Items from a dataset
-*-*-

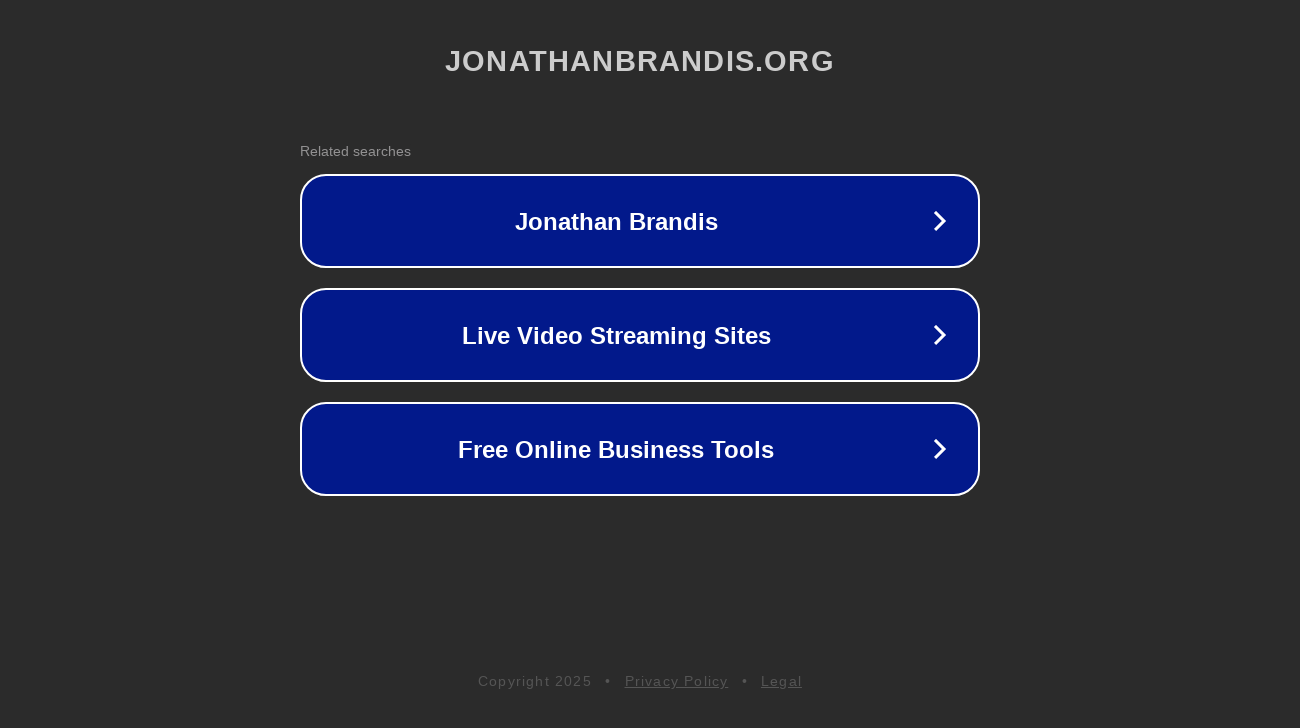

--- FILE ---
content_type: text/html; charset=utf-8
request_url: http://ww25.jonathanbrandis.org/
body_size: 1070
content:
<!doctype html>
<html data-adblockkey="MFwwDQYJKoZIhvcNAQEBBQADSwAwSAJBANDrp2lz7AOmADaN8tA50LsWcjLFyQFcb/P2Txc58oYOeILb3vBw7J6f4pamkAQVSQuqYsKx3YzdUHCvbVZvFUsCAwEAAQ==_M7y7t/ioVpGeos0Yv3oUpu+Pe2ZOS8sHqgkAEqosMHea0x7LstkIp6lah74dzc6LOsdB6649j1ZGbe1i6ZZ0NA==" lang="en" style="background: #2B2B2B;">
<head>
    <meta charset="utf-8">
    <meta name="viewport" content="width=device-width, initial-scale=1">
    <link rel="icon" href="[data-uri]">
    <link rel="preconnect" href="https://www.google.com" crossorigin>
</head>
<body>
<div id="target" style="opacity: 0"></div>
<script>window.park = "[base64]";</script>
<script src="/bmabufgvb.js"></script>
</body>
</html>
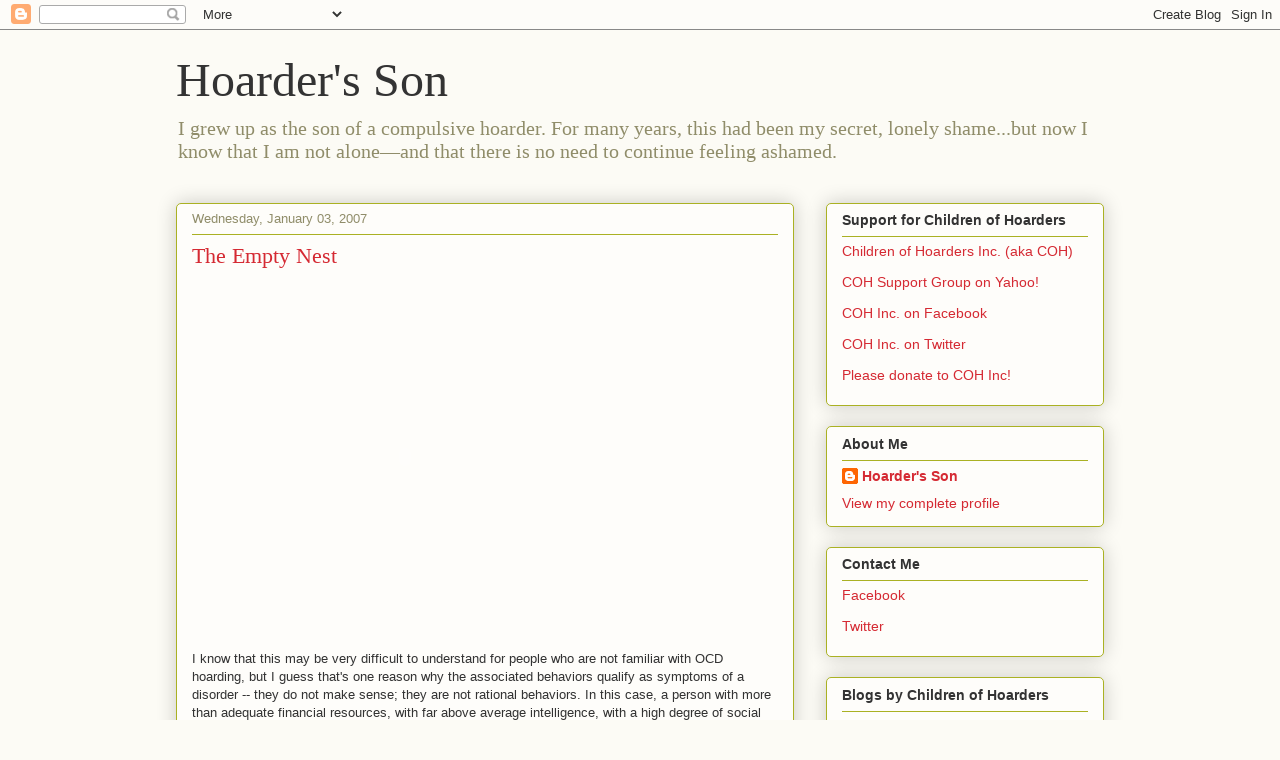

--- FILE ---
content_type: text/plain
request_url: https://www.google-analytics.com/j/collect?v=1&_v=j102&a=72543321&t=pageview&_s=1&dl=https%3A%2F%2Fwww.hoardersson.com%2F2007%2F01%2Fempty-nest.html&ul=en-us%40posix&dt=Hoarder%27s%20Son%3A%20The%20Empty%20Nest&sr=1280x720&vp=1280x720&_u=IEBAAEABAAAAACAAI~&jid=1736090858&gjid=2070530096&cid=910590301.1769927682&tid=UA-31997589-1&_gid=507744150.1769927682&_r=1&_slc=1&z=654766050
body_size: -451
content:
2,cG-TD53W222DZ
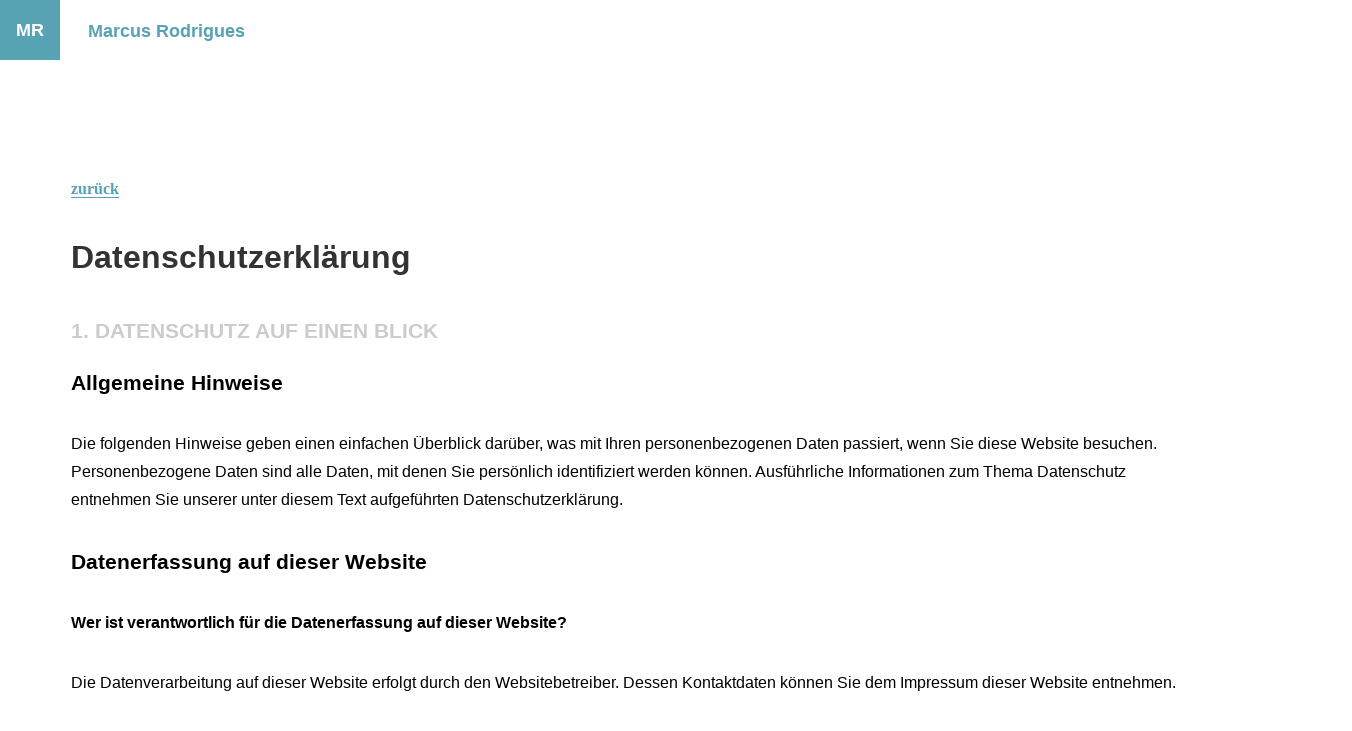

--- FILE ---
content_type: text/css
request_url: https://marcusrodrigues.de/asset/css/index.css
body_size: 595
content:
/* 00: Framework */

html {
-webkit-font-smoothing:antialiased;
-moz-osx-font-smoothing:grayscale;

box-sizing: border-box;
margin: 0;
padding: 0;
}

#wrapper{
width:100%;
margin-left:auto;
margin-right:auto;
}

.content-wrapper{
max-width:1200px;
width:90%;
margin-left:auto;
margin-right:auto;
}

section, footer, p{
margin: 2em 0em;
overflow-x: hidden;
}


/* 00: Typografie */

h1, h2, h3, h4, h5, h6, p, ul, li{
font-family: Verdana,sans-serif;
font-style: normal;
}

h1 {
color: #333;

font-size: 2em;
line-height: 2em;
}


h2 {
color: #cccccc;
text-transform: uppercase;
font-size: 1.3em;
line-height: 1.5em;
}

h3{
font-size: 1.3em;
font-weight: 600;
line-height: 1.5em;
}


p, ul, li{
font-size: 1em;
line-height: 1.75em;
}


hr{
margin-top: 30px;
width: 25%;
max-width: 220px;

border: 0;
height: 0;
border-top: 1px solid rgba(0, 0, 0, 0.1);
border-bottom: 1px solid rgba(255, 255, 255, 0.3);
}





/*--------------------------------*/
/* Header */
.HomeLink{
display: block;
position: absolute;
z-index: 1000;
left: 0;
top: 0;
width: 60px;
line-height: 60px;
background-color: #57a2b3;
color: #fff;
font-family: Verdana,sans-serif;
font-size: 18px;
font-weight: 600;
text-align: center;
text-decoration: none;
}

.header{
height: 100px;
padding-left: 60px;
padding-right: 20px;
padding-top: 15px;
width: 100%;
max-width: none;
position: relative;
z-index: 800;
display: block;
}

.header-item{
display: inline-block;
padding-left: 20px;
padding-right: 20px;
color: #57a2b3;
font-family: Verdana,sans-serif;
font-size: 18px;
font-weight: 600;
text-decoration: none;
line-height: 0px;
text-transform: capitalize!important;
}


/*--------------------------------*/
/* Intro */

a.test{
color: #57a2b3;
font-weight: 600;
text-decoration: none;
border-bottom: 1px solid;
}


a.test:hover {
border-bottom: 1px solid;     
background: #eeeeee;
}

section, footer{
	padding: 25px 0px;
}




/*--------------------------------*/
/* Credits */

.credits{
font-size: 0.8em;
line-height: 1.6em;	
text-align: center;
}

.credits a {
color: #57a2b3;
font-weight: 600;
text-decoration: none;
border-bottom: 1px solid;
}

.credits a:hover {
border-bottom: 1px solid;     
background: #eeeeee;
}


/*--------------------------------*/
/* Social Media */

.socialmedia-list{
list-style: none;
padding-left: 0px;
}

.socialmedia-list li{
display: inline-block;
padding: 1em;
}

.socialmedia-list a{
color:#cccccc;
font-size: 1.5em;


-webkit-transition: color .25s;
-moz-transition: color .25s;
-ms-transition: color .25s;
-o-transition: color .25s;
transition: color .25s;
}

.socialmedia-list a:hover{
color:#57a2b3;
}


.text-align-center{
text-align: center;
}

.teasdfasd{
font-size: 1.5em;
color:#cccccc;
}

--- FILE ---
content_type: text/css
request_url: https://marcusrodrigues.de/asset/css/print.css
body_size: 42
content:
/* 00: Framework */

html {
-webkit-font-smoothing:antialiased;
-moz-osx-font-smoothing:grayscale;
}

body{
margin:0;
padding:0;
}

#wrapper{
width:100%;
margin-left:auto;
margin-right:auto;
}

.content-wrapper{
max-width:1200px;
width:80%;
margin-left:auto;
margin-right:auto;
}

/* 00: Typografie */

h1, h2, h3, h4, h5, h6, p, ul, li{
font-family: Verdana,sans-serif;
font-style: normal;
}

h1, h2, h3, h4, h5, h6 {
font-size: 1.5em;
line-height: 1.4em;
}

p, ul, li{
font-size: 1em;
line-height: 1.4em;
}

hr{
width: 100%;
margin-left: auto;
margin-right: auto;
}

-*-*-

Search the data above for the word "charset" and show every line that has it.

content_type: text/html; charset=utf-8
    <meta charset="utf-8">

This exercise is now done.